### Given request A
In the guide to bridal bouquets, what does the florist use to tie off the blooms of a round, hand-tied bouquet?

### Extract provided
THE VARIED WORLD OF BRIDAL BOUQUETS
The processional strains of “Pacobell Canon in D” have just begun, and the bride is waiting out of sight with her father or other close relative by her side. With moist eyes, she casts her gaze down on her bridal bouquet with which she fell instantly in love when the florist handed it to her. At this moment, she will savor visually its many beautiful touches.
So that future brides can make the perfect choice for their perfect bouquet, I am providing here a guide to the many types of bridal bouquets that can be created for her.
1- The Round, Hand-Tied Bouquet.
This has a European heritage, and is often used as a hostess gift in many countries. It has also been a perennial favorite of Martha Stewart. It is perhaps the simplest of all bouquets and yet, the exactness of its construction is perhaps its greatest point of beauty.
Starting with a clutch of a few blooms, the floral designer carefully places a variety of other complimentary blooms in a unique spiral fashion. Once the desired fullness and color combination has been formed, the florist actually ties off the blooms with a special wire that does not cut into the delicate stems. Some bouquets are tighter than others, and some are looser, with hanging foliage or berries at various points to give a more casual effect.

### Input for this task
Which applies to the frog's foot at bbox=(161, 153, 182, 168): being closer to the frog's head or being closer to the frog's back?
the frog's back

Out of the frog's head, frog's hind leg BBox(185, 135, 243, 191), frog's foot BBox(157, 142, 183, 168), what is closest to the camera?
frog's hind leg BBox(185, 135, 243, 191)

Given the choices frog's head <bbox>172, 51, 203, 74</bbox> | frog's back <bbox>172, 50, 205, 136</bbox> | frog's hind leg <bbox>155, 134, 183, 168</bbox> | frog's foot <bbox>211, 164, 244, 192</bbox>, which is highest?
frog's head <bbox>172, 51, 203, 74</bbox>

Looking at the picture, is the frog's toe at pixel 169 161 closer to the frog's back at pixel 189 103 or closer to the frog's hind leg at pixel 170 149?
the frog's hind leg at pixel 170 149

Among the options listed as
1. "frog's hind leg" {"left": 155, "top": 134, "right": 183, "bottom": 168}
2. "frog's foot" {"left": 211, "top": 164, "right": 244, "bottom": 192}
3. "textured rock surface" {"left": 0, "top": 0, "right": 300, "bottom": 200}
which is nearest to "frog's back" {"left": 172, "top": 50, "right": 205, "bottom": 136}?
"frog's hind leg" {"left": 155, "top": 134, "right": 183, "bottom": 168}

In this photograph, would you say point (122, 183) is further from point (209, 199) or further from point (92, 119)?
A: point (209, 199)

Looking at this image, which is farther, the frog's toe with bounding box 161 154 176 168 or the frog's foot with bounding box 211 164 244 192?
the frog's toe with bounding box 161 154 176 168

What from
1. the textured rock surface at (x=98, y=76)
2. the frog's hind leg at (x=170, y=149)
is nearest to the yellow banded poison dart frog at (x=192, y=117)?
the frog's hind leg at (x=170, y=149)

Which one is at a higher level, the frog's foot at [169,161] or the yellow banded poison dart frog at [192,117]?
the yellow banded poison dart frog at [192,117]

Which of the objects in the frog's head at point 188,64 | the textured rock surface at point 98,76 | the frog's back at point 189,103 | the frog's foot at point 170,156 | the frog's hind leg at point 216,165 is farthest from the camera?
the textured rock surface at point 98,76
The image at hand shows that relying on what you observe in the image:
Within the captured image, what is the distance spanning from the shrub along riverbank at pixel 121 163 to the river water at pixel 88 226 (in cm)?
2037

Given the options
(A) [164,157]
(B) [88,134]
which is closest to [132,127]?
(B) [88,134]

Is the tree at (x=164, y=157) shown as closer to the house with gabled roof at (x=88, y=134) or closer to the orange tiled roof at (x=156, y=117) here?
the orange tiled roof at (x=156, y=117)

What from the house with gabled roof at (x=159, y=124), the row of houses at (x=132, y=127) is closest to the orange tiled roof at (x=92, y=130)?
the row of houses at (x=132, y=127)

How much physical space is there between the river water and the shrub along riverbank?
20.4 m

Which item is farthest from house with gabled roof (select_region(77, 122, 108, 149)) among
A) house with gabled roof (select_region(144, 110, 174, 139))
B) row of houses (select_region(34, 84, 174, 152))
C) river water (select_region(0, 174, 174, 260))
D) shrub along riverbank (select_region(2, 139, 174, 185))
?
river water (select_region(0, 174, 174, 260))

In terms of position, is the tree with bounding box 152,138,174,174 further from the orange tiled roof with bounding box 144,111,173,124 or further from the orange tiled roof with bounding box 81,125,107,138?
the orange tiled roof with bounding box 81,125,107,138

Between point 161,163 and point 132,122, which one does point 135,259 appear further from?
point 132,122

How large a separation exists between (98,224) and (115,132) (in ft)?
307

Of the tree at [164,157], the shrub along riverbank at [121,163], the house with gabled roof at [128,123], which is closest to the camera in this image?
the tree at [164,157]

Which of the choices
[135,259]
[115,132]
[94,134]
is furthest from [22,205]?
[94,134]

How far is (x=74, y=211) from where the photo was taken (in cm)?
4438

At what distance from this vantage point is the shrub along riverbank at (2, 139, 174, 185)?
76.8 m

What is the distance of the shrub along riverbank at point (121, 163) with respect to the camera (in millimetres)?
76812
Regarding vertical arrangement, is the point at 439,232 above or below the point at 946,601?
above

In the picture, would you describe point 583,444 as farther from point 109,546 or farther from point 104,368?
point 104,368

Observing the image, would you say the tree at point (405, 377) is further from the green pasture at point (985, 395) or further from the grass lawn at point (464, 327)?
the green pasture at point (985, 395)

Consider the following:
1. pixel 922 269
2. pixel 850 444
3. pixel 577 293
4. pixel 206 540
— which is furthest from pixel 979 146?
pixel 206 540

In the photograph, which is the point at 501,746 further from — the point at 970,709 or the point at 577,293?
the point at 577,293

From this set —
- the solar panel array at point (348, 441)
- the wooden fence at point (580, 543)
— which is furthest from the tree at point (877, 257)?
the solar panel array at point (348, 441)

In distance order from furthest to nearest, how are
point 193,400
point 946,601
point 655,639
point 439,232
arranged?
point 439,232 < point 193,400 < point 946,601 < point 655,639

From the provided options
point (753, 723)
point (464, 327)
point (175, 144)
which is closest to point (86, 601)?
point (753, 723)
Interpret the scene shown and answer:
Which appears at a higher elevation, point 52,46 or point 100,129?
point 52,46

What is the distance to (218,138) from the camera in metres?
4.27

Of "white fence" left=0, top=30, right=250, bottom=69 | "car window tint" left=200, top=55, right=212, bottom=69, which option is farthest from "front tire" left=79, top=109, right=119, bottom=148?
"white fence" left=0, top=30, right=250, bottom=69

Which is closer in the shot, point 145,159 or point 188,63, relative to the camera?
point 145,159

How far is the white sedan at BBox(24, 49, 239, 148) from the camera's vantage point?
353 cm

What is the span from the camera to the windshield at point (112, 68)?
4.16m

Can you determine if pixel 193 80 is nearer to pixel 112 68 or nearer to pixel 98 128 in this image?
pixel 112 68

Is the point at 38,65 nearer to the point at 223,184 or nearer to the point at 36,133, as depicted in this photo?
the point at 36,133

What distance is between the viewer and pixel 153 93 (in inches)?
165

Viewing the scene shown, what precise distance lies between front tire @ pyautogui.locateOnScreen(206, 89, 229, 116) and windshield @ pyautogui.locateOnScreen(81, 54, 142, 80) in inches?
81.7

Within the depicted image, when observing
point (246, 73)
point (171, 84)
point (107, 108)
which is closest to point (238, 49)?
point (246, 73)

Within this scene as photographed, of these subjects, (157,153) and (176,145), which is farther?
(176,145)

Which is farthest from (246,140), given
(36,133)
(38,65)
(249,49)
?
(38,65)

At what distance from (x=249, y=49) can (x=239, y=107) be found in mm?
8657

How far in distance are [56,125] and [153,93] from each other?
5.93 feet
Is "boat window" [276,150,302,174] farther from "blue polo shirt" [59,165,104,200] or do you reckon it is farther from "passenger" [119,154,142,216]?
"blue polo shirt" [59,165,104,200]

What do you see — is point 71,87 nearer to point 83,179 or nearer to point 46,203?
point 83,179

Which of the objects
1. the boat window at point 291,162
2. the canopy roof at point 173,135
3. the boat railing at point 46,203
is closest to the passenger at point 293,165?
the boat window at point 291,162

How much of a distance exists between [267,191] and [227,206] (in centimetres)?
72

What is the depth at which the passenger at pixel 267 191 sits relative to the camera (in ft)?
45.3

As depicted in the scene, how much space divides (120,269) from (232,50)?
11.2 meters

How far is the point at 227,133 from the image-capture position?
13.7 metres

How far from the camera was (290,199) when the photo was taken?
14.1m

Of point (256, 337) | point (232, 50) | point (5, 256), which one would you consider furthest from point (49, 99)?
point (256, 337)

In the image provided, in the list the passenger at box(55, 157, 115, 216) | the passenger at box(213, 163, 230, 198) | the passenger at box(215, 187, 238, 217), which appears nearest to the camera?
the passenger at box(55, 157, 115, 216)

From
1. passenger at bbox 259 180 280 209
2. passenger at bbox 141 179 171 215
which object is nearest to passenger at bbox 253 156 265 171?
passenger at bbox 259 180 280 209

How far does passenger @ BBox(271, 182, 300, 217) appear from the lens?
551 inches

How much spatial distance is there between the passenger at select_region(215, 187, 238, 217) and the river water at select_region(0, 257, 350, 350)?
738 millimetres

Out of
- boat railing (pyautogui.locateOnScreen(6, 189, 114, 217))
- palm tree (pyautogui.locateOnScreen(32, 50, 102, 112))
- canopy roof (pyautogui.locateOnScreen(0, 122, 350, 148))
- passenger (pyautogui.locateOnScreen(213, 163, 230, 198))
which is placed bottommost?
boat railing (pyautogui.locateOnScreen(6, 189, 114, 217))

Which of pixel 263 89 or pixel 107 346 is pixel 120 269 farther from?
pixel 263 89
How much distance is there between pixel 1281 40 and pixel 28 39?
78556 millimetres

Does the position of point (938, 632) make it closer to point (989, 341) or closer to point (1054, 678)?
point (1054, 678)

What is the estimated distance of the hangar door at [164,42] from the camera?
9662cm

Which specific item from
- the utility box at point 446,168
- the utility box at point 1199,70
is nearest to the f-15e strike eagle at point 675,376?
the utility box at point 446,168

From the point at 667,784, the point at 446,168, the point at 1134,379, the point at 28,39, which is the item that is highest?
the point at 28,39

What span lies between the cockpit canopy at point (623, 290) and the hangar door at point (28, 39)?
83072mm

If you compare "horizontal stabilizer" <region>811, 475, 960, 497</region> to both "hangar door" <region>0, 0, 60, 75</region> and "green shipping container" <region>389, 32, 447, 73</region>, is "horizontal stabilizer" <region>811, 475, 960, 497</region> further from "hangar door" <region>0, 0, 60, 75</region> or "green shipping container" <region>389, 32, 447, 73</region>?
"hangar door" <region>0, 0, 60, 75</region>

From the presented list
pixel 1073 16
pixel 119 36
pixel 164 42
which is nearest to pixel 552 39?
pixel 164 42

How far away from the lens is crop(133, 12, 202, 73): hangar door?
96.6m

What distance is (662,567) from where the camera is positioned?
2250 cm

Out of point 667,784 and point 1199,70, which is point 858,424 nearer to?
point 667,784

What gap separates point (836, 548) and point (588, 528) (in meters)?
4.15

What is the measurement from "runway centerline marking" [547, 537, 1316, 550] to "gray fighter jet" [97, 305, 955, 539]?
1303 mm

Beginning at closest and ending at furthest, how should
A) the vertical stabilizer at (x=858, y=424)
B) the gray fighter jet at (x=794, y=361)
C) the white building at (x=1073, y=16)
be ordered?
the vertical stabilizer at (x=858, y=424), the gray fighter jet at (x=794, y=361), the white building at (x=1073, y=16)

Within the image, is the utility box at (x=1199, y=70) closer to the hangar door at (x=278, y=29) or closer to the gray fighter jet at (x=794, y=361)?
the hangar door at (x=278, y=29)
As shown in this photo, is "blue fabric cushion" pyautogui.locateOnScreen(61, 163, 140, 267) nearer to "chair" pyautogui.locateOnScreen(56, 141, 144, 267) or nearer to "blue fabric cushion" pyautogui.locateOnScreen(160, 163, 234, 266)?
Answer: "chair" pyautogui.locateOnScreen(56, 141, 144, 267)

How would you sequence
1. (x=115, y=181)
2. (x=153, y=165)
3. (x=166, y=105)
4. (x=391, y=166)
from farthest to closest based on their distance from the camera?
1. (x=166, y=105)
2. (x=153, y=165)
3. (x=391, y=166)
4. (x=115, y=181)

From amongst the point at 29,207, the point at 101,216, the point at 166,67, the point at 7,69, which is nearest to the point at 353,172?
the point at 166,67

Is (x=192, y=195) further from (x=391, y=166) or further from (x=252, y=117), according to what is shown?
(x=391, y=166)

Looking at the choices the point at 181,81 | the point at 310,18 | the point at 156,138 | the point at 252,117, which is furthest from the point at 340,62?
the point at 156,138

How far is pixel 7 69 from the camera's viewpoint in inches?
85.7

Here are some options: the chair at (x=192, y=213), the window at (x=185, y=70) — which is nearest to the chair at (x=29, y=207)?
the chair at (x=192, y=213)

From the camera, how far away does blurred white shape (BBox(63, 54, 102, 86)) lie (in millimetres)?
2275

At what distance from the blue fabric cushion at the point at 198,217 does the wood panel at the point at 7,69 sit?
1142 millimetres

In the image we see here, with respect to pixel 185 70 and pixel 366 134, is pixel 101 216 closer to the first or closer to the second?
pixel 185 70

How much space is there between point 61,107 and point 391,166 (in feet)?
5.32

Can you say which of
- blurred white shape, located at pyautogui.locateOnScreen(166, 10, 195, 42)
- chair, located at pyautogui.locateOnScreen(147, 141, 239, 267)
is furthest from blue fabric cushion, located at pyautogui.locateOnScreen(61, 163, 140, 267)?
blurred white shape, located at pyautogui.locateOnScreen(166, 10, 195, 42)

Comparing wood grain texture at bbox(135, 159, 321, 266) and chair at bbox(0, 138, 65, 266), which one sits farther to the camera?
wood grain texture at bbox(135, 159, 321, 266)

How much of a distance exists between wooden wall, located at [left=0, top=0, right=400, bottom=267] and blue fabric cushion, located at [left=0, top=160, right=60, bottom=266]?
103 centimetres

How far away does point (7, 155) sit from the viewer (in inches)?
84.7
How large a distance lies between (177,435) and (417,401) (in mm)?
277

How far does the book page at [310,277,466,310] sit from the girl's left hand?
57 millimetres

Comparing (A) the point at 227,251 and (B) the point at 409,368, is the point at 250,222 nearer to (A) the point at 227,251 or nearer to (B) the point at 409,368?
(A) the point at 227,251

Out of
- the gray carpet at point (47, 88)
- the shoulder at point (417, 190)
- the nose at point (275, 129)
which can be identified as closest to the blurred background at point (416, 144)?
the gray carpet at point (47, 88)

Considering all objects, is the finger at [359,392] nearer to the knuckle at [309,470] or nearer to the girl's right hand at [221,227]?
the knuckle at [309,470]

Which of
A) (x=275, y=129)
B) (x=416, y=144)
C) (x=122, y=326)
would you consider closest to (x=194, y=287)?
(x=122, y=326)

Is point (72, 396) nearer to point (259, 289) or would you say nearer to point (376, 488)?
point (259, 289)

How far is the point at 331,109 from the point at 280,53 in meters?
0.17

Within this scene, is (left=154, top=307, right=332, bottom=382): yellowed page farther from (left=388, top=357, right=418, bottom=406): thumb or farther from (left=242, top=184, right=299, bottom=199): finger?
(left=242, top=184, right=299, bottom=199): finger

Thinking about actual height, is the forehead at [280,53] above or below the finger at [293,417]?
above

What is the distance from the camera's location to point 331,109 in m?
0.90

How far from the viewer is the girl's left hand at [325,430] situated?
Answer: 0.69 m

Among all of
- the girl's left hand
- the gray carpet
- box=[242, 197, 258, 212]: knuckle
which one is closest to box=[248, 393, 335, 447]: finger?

### Given request B
Copy word for word the lines of the records from the line containing "How far from the viewer" through the end of the records, both included.

### Correct response A
A special wire that does not cut into the delicate stems.

### Correct response B
How far from the viewer is the girl's left hand at [325,430] situated?
Answer: 0.69 m

Among all of
- the girl's left hand
- the gray carpet
- box=[242, 197, 258, 212]: knuckle
which one is closest to box=[248, 393, 335, 447]: finger?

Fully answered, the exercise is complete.